→ TASK STATEMENT
Rewrite every line of the listing below as a numbered list, omitting the blank lines.

[Spatial reasoning dataset excerpts]
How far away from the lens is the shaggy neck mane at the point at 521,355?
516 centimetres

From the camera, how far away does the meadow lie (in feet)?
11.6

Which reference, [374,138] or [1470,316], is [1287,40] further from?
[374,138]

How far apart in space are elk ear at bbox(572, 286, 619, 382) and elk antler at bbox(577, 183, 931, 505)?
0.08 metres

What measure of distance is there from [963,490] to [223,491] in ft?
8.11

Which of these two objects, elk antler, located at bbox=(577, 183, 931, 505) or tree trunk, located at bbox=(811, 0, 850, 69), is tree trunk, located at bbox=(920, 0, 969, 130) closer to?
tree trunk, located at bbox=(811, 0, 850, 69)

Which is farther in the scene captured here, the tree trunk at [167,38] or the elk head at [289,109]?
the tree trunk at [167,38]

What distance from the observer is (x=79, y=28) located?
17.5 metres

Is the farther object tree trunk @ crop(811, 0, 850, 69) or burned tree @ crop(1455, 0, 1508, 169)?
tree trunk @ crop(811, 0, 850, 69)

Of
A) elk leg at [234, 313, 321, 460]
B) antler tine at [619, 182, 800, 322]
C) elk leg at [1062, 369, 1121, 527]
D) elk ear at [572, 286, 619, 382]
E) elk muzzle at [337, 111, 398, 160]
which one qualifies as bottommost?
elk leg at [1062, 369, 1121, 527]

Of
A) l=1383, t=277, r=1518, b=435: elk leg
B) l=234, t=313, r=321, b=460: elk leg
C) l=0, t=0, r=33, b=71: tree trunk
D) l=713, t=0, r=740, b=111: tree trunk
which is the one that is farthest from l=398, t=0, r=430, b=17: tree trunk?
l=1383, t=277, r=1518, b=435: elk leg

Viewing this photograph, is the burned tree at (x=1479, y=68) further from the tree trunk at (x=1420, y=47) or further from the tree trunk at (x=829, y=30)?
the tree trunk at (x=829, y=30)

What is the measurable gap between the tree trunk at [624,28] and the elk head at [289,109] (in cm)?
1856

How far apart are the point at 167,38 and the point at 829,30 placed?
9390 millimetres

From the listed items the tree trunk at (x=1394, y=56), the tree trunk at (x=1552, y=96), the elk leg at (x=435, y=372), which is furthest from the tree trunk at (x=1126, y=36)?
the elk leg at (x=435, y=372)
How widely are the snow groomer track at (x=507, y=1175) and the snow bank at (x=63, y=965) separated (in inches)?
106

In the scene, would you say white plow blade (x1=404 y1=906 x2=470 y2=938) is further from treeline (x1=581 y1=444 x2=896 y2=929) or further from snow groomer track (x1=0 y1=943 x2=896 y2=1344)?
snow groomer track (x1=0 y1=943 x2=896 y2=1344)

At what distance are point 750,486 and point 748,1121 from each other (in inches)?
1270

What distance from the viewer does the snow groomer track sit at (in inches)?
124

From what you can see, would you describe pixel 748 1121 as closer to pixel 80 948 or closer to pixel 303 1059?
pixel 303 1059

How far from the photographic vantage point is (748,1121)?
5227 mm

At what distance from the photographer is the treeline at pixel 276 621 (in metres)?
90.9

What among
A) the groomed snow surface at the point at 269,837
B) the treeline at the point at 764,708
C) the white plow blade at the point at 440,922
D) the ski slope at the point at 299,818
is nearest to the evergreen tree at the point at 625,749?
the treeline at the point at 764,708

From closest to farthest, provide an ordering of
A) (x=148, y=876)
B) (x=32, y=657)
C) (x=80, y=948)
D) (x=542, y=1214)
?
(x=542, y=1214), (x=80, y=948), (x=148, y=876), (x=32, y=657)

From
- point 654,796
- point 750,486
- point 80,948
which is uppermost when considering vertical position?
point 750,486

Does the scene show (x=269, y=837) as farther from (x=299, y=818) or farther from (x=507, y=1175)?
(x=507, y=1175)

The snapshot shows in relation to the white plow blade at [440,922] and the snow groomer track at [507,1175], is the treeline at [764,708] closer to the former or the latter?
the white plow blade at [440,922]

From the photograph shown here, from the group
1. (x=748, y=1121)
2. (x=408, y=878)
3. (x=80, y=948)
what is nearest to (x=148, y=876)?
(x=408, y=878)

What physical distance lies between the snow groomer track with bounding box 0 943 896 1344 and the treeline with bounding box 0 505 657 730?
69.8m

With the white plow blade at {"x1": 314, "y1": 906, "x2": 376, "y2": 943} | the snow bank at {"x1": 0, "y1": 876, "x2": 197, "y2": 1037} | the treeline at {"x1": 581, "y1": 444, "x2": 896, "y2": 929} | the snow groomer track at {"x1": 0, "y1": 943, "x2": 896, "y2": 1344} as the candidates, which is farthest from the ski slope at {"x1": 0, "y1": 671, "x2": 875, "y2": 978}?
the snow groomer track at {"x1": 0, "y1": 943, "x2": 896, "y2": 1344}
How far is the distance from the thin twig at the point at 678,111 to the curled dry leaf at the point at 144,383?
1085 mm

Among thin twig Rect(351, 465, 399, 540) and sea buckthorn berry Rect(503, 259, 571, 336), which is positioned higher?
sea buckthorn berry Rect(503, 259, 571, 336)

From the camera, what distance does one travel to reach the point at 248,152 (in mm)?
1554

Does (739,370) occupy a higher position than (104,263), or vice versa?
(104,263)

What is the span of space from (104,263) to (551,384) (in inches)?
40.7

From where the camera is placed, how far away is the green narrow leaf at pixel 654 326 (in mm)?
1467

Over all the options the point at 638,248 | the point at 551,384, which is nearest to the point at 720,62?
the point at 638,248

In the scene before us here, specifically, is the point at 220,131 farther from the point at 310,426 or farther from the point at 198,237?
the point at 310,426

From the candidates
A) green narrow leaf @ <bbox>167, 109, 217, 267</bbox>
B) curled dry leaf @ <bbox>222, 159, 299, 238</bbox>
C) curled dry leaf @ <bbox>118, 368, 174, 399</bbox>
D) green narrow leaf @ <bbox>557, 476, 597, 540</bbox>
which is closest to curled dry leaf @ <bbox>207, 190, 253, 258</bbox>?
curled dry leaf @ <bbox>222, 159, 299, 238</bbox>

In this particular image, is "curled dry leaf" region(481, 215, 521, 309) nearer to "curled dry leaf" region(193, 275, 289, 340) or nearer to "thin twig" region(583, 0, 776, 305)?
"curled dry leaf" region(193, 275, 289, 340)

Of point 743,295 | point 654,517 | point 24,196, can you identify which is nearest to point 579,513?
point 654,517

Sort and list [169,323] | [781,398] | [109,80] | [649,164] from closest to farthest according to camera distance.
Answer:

→ REPLY TO THE TASK
1. How far away from the lens is the shaggy neck mane at the point at 521,355?
2. 516 centimetres
3. From the camera, how far away does the meadow lie (in feet)?
4. 11.6
5. Which reference, [374,138] or [1470,316], is [1287,40] further from?
6. [374,138]
7. How far apart in space are elk ear at bbox(572, 286, 619, 382) and elk antler at bbox(577, 183, 931, 505)?
8. 0.08 metres
9. What measure of distance is there from [963,490] to [223,491] in ft?
10. 8.11
11. Which of these two objects, elk antler, located at bbox=(577, 183, 931, 505) or tree trunk, located at bbox=(811, 0, 850, 69), is tree trunk, located at bbox=(920, 0, 969, 130) closer to?
12. tree trunk, located at bbox=(811, 0, 850, 69)
13. Which is farther in the scene captured here, the tree trunk at [167,38] or the elk head at [289,109]?
14. the tree trunk at [167,38]
15. What distance from the observer is (x=79, y=28) located?
16. 17.5 metres
17. Is the farther object tree trunk @ crop(811, 0, 850, 69) or burned tree @ crop(1455, 0, 1508, 169)?
18. tree trunk @ crop(811, 0, 850, 69)
19. Of
20. A) elk leg at [234, 313, 321, 460]
21. B) antler tine at [619, 182, 800, 322]
22. C) elk leg at [1062, 369, 1121, 527]
23. D) elk ear at [572, 286, 619, 382]
24. E) elk muzzle at [337, 111, 398, 160]
25. which one qualifies as bottommost?
26. elk leg at [1062, 369, 1121, 527]
27. Of
28. A) l=1383, t=277, r=1518, b=435: elk leg
29. B) l=234, t=313, r=321, b=460: elk leg
30. C) l=0, t=0, r=33, b=71: tree trunk
31. D) l=713, t=0, r=740, b=111: tree trunk
32. which is the one that is farthest from l=398, t=0, r=430, b=17: tree trunk?
33. l=1383, t=277, r=1518, b=435: elk leg
34. Viewing this photograph, is the burned tree at (x=1479, y=68) further from the tree trunk at (x=1420, y=47) or further from the tree trunk at (x=829, y=30)?
35. the tree trunk at (x=829, y=30)
36. What is the measurable gap between the tree trunk at [624,28] and the elk head at [289,109] (in cm)?
37. 1856
38. How far apart are the point at 167,38 and the point at 829,30 placed?
39. 9390 millimetres
40. From the listed items the tree trunk at (x=1394, y=56), the tree trunk at (x=1552, y=96), the elk leg at (x=435, y=372), which is furthest from the tree trunk at (x=1126, y=36)?
41. the elk leg at (x=435, y=372)
42. How widely are the snow groomer track at (x=507, y=1175) and the snow bank at (x=63, y=965) separated (in inches)?
43. 106
44. In the scene, would you say white plow blade (x1=404 y1=906 x2=470 y2=938) is further from treeline (x1=581 y1=444 x2=896 y2=929) or further from snow groomer track (x1=0 y1=943 x2=896 y2=1344)?
45. snow groomer track (x1=0 y1=943 x2=896 y2=1344)
46. At what distance are point 750,486 and point 748,1121 from each other (in inches)?
47. 1270
48. What distance from the viewer does the snow groomer track sit at (in inches)?
49. 124
50. From what you can see, would you describe pixel 748 1121 as closer to pixel 80 948 or closer to pixel 303 1059?
51. pixel 303 1059
52. How far from the photographic vantage point is (748,1121)?
53. 5227 mm
54. At what distance from the photographer is the treeline at pixel 276 621 (in metres)?
55. 90.9
56. What among
57. A) the groomed snow surface at the point at 269,837
58. B) the treeline at the point at 764,708
59. C) the white plow blade at the point at 440,922
60. D) the ski slope at the point at 299,818
61. is nearest to the evergreen tree at the point at 625,749?
62. the treeline at the point at 764,708
63. From closest to farthest, provide an ordering of
64. A) (x=148, y=876)
65. B) (x=32, y=657)
66. C) (x=80, y=948)
67. D) (x=542, y=1214)
68. ?
69. (x=542, y=1214), (x=80, y=948), (x=148, y=876), (x=32, y=657)
70. From
71. - point 654,796
72. - point 750,486
73. - point 80,948
74. which is uppermost when considering vertical position?
75. point 750,486
76. Does the scene show (x=269, y=837) as farther from (x=299, y=818) or farther from (x=507, y=1175)?
77. (x=507, y=1175)
78. The snapshot shows in relation to the white plow blade at [440,922] and the snow groomer track at [507,1175], is the treeline at [764,708] closer to the former or the latter?
79. the white plow blade at [440,922]
80. From the photograph shown here, from the group
81. 1. (x=748, y=1121)
82. 2. (x=408, y=878)
83. 3. (x=80, y=948)
84. what is nearest to (x=148, y=876)?
85. (x=408, y=878)
86. What physical distance lies between the snow groomer track with bounding box 0 943 896 1344 and the treeline with bounding box 0 505 657 730?
87. 69.8m
88. With the white plow blade at {"x1": 314, "y1": 906, "x2": 376, "y2": 943} | the snow bank at {"x1": 0, "y1": 876, "x2": 197, "y2": 1037} | the treeline at {"x1": 581, "y1": 444, "x2": 896, "y2": 929} | the snow groomer track at {"x1": 0, "y1": 943, "x2": 896, "y2": 1344} as the candidates, which is farthest from the ski slope at {"x1": 0, "y1": 671, "x2": 875, "y2": 978}?
89. the snow groomer track at {"x1": 0, "y1": 943, "x2": 896, "y2": 1344}
90. How far is the distance from the thin twig at the point at 678,111 to the curled dry leaf at the point at 144,383?
91. 1085 mm
92. Among thin twig Rect(351, 465, 399, 540) and sea buckthorn berry Rect(503, 259, 571, 336), which is positioned higher?
93. sea buckthorn berry Rect(503, 259, 571, 336)
94. From the camera, what distance does one travel to reach the point at 248,152 (in mm)?
95. 1554
96. Does (739,370) occupy a higher position than (104,263), or vice versa?
97. (104,263)
98. What is the span of space from (104,263) to (551,384) (in inches)?
99. 40.7
100. From where the camera is placed, how far away is the green narrow leaf at pixel 654 326 (in mm)?
101. 1467
102. Over all the options the point at 638,248 | the point at 551,384, which is nearest to the point at 720,62?
103. the point at 638,248
104. In the scene before us here, specifically, is the point at 220,131 farther from the point at 310,426 or farther from the point at 198,237?
105. the point at 310,426
106. From the candidates
107. A) green narrow leaf @ <bbox>167, 109, 217, 267</bbox>
108. B) curled dry leaf @ <bbox>222, 159, 299, 238</bbox>
109. C) curled dry leaf @ <bbox>118, 368, 174, 399</bbox>
110. D) green narrow leaf @ <bbox>557, 476, 597, 540</bbox>
111. which is closest to curled dry leaf @ <bbox>207, 190, 253, 258</bbox>?
112. curled dry leaf @ <bbox>222, 159, 299, 238</bbox>
113. In this particular image, is "curled dry leaf" region(481, 215, 521, 309) nearer to "curled dry leaf" region(193, 275, 289, 340) or nearer to "thin twig" region(583, 0, 776, 305)?
114. "curled dry leaf" region(193, 275, 289, 340)
115. Of point 743,295 | point 654,517 | point 24,196, can you identify which is nearest to point 579,513?
116. point 654,517
117. Sort and list [169,323] | [781,398] | [109,80] | [649,164] from closest to farthest according to camera distance.
118. Answer:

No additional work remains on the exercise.